#### [SOURCE EXTRACT]
****

Due to the dissimilarities of the mathematics involved, the entity functions must be implemented separately for each entity on each topology. It is possible that some of this code for the hexahedron or the tetrahedron may be reused for implementation of the entity functions for the wedge or pyramid, but the nature of the parameterization for each of the topologies makes this doubtful. Two and three dimensional entities may contribute more than one entity function for each polynomial order. These multiple entity functions are known as modes and all possible modes must be generated. Once the polynomial order is high enough for a particular entity to contribute an entity function, all modes for all orders up to the one being used are included. The code for generating the entity functions, although separate, can be written in a consistent way:

Because it was based on the same paper, the old implementation of the tetrahedron shape and derivative functions shared a similar structure with the new implementation. This similarity means that some of the old code can be reused in places where it is need. The calculation of the entity function modes corresponds to the evaluation of specific mathematical equations. For the tetrahedron, the edge entity is given by equation 33, the triangular face by equation 36, and the body by equation 42. Since the evaluation of these equations is implementation independent, the new code uses existing code to perform these calculations. The edge, face and body entity functions are evaluated in “En.c”, “Fn.c” and “Bn.c” respectively. As stated earlier, the entity functions for the tetrahedron are fully functional and the integration of the old code works for all orders of accuracy.

Unfortunately, the entity derivative files, “EnDrv.c”, “FnDrv.c” and “BnDrv.c”, are not as easy to integrate into the new implementation. The old code appears to call the entity derivative functions in conjunction with something called “parDrv.v”. The description for the file says that it computes “the derivative of the parametric transformation from element to entity coordinate systems.” In order for the entity function derivatives to be evaluated correctly, it will probably be necessary to make use of this file.

Although the work of implementing the shape and derivative functions for all four topologies is far from complete, this project has laid the groundwork for their completion. Using the framework outlined above to implement the shape and derivative functions makes it easy to follow the methods described in the paper, and using the simplified approach for volume coordinates assists in this process. This project has made it possible to bring the full implementation of all four topologies into a single a file, with a large amount of commonality.

****

#### [AIM A]
Pull out every line of the records that contains the string "further", matching case exactly.
The shape-function passage has no connection to the records.

****

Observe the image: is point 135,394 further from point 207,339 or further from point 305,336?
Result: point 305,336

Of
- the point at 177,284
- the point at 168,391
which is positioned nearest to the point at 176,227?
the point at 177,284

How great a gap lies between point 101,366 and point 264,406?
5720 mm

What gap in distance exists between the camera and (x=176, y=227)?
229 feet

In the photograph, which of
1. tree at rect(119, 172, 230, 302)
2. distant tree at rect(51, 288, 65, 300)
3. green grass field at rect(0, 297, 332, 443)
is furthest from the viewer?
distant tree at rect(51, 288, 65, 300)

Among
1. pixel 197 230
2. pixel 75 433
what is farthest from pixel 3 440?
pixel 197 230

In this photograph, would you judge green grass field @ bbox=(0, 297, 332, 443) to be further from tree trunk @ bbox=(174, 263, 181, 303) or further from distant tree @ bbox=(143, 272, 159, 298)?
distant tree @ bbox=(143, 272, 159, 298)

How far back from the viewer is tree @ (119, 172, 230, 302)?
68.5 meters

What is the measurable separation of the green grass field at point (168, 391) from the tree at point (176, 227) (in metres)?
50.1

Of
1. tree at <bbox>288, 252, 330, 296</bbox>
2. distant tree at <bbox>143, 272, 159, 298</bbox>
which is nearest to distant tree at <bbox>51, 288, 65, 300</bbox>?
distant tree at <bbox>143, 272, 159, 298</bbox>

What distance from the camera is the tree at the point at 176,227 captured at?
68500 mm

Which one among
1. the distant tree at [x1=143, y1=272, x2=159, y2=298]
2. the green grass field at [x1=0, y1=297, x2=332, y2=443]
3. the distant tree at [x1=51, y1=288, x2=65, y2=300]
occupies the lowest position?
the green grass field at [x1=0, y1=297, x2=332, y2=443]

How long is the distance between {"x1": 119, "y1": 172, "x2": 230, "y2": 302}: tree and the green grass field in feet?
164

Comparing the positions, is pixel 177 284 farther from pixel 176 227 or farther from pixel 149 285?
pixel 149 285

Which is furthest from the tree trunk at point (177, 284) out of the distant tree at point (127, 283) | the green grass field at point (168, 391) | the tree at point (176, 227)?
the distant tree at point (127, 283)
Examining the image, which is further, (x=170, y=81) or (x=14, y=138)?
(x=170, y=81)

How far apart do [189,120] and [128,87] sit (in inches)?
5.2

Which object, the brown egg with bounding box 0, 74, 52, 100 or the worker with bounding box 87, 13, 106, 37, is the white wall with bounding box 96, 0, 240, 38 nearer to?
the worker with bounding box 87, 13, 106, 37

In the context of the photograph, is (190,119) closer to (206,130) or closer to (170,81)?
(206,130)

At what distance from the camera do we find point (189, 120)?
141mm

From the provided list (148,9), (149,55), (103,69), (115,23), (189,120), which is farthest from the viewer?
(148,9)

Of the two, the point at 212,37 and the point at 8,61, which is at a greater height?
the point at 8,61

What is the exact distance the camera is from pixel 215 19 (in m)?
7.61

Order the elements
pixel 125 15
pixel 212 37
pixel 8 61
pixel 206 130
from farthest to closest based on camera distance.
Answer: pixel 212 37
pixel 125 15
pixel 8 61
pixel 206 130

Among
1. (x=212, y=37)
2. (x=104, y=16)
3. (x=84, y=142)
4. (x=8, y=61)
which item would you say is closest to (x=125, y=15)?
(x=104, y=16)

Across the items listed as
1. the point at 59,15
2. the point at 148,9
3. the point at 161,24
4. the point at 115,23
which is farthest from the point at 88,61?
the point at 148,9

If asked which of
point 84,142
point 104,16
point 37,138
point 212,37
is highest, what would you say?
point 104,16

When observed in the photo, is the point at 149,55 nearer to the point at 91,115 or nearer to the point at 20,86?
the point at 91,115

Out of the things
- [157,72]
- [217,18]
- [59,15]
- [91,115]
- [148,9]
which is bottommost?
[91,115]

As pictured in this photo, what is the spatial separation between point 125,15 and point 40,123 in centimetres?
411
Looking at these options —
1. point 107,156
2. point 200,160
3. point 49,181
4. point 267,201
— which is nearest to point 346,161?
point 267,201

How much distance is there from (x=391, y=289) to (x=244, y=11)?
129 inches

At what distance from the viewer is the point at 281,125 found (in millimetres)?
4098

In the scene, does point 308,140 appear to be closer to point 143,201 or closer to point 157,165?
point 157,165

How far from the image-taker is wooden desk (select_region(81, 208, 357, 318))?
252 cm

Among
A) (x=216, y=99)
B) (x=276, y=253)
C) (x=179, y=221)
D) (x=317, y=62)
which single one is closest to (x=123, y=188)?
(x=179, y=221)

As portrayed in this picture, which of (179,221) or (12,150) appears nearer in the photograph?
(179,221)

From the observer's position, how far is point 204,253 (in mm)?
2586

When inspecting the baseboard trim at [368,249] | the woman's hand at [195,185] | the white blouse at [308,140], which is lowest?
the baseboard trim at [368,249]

****

#### [AIM B]
According to the shape-function passage, why does the new tetrahedron code rely on existing code to calculate the entity function modes?

#### [WRITTEN ANSWER A]
Observe the image: is point 135,394 further from point 207,339 or further from point 305,336?
In this photograph, would you judge green grass field @ bbox=(0, 297, 332, 443) to be further from tree trunk @ bbox=(174, 263, 181, 303) or further from distant tree @ bbox=(143, 272, 159, 298)?
Examining the image, which is further, (x=170, y=81) or (x=14, y=138)?

#### [WRITTEN ANSWER B]
The modes come from evaluating specific mathematical equations: equation 33 for the edge, 36 for the triangular face and 42 for the body. Evaluating these equations is implementation independent, so the new code reuses the existing code for those calculations.